Let’s say that Police Officer Jeff (from the Wake Forest Police Department) wants to tell the dispatch office that he is now in service. The following actions take place in a very short time–much less time than it takes you to read this.
- When Police Officer Jeff picks up his microphone and keys the mike, his radio sends a signal on the CCh input frequency, which the controlling computer understands as a request for a channel grant for the talkgroup assigned to Wake Forest Police.
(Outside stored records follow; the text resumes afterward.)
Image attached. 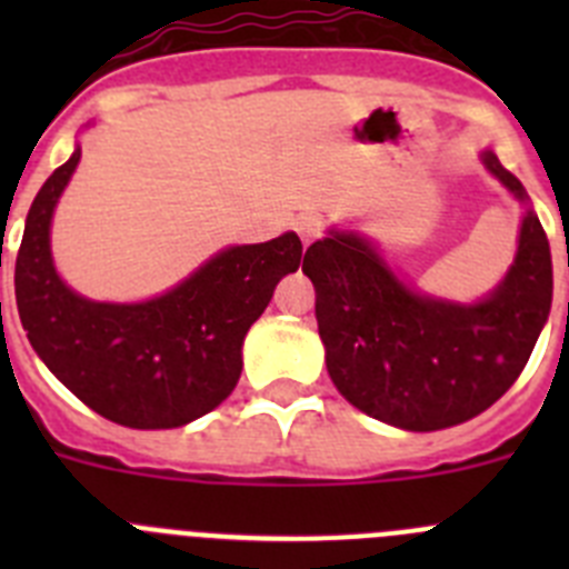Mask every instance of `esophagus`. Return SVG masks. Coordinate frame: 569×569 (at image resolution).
I'll return each mask as SVG.
<instances>
[{
	"label": "esophagus",
	"instance_id": "34e87169",
	"mask_svg": "<svg viewBox=\"0 0 569 569\" xmlns=\"http://www.w3.org/2000/svg\"><path fill=\"white\" fill-rule=\"evenodd\" d=\"M293 228H296V233L301 236V241H305V244H310V241L321 233V222L316 219V216H308V213L296 216Z\"/></svg>",
	"mask_w": 569,
	"mask_h": 569
}]
</instances>
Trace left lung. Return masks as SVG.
<instances>
[{
    "label": "left lung",
    "instance_id": "1",
    "mask_svg": "<svg viewBox=\"0 0 569 569\" xmlns=\"http://www.w3.org/2000/svg\"><path fill=\"white\" fill-rule=\"evenodd\" d=\"M485 164L525 202V188L496 153L487 150ZM301 270L316 288L339 393L361 413L419 433L461 425L499 401L525 370L552 301L550 244L532 210L510 273L479 305L413 293L353 233L313 241Z\"/></svg>",
    "mask_w": 569,
    "mask_h": 569
}]
</instances>
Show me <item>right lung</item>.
I'll list each match as a JSON object with an SVG mask.
<instances>
[{
    "label": "right lung",
    "instance_id": "1",
    "mask_svg": "<svg viewBox=\"0 0 569 569\" xmlns=\"http://www.w3.org/2000/svg\"><path fill=\"white\" fill-rule=\"evenodd\" d=\"M79 150L30 204L17 256L28 341L70 393L116 425L168 430L210 413L241 376V341L281 276L301 264L296 233L228 248L179 288L142 305H102L64 288L50 259V216Z\"/></svg>",
    "mask_w": 569,
    "mask_h": 569
}]
</instances>
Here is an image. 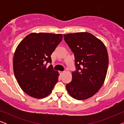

- His radio then instantly goes back into receive mode, while he’s still holding down the push-to-talk switch. The computer looks at the system for an empty channel pair and issues that channel grant on a specific channel pair and sends that channel grant information out on the CCh output channel. This channel grant information tells all radios on the system: “if you are listening (monitoring) for communications on the Wake Forest Police talkgroup: change to channel pair XX on the system for a communication”.
- All radios tuned to the Wake Forest Police talkgroup, including Police Officer Jeff’s, then switch frequencies to that channel pair granted by the computer.
- Police Officer Jeff’s radio, after changing frequencies, goes into transmit mode and he can start to talk. Generally, the radio will generate a “talk-permit tone” to tell him that it has tuned to a channel, and is now in transmit mode.* As he talks, all the radios monitoring the Wake Forest Police talkgroup are now listening on the assigned repeater output channel and are ready to talk on the assigned repeater input channel. This continues until Police Officer Jeff has finished his transmission. On some types of systems, further communication may be on the initially assigned channel pair or it may move to another, but the process stays the same. – Source
So I can commit crimes now and just stream the radio traffic to my phone? Sweet.
Can you clarify your comment. We must be too think to understand it.
However to get a jump on this if you are suggesting that this public radio traffic is not available online in other places, it is.
Or if you have not considered that anyone, including a criminal, could just drop-in to the Wake Forest Radio Shack and buy a scanner to monitor police channels, they can.
But, if you are suggesting that local residents can now stay informed about what is happening in the area as it happens, we’ve made that super easy to do.
Maybe one point you have not considered if your comment is critical of this new feature is that the feed has over 130 channels on it. Listeners can’t control it and what people hear is a broad mix of local and neighboring county fire, EMS, and police broadcasts. If a crook was listening to the feed to make sure they knew what the local police were doing without missing a thing, they’d get caught for sure.
Thanks for taking the time to comment.
Can you limit the feeds to just Wake Forest? Seems the vast majority of the “traffic” is for Raleigh, Cary, or places other than WF… Either way, nice to have this option.
Unfortunately the fire department and EMS is on a Wake countywide frequency. The only department that can be targeted down to just Wake Forest is WFPD. But WFN also has readers in the surrounding areas and that’s why I included Franklin County as well to capture Youngsville and Franklinton.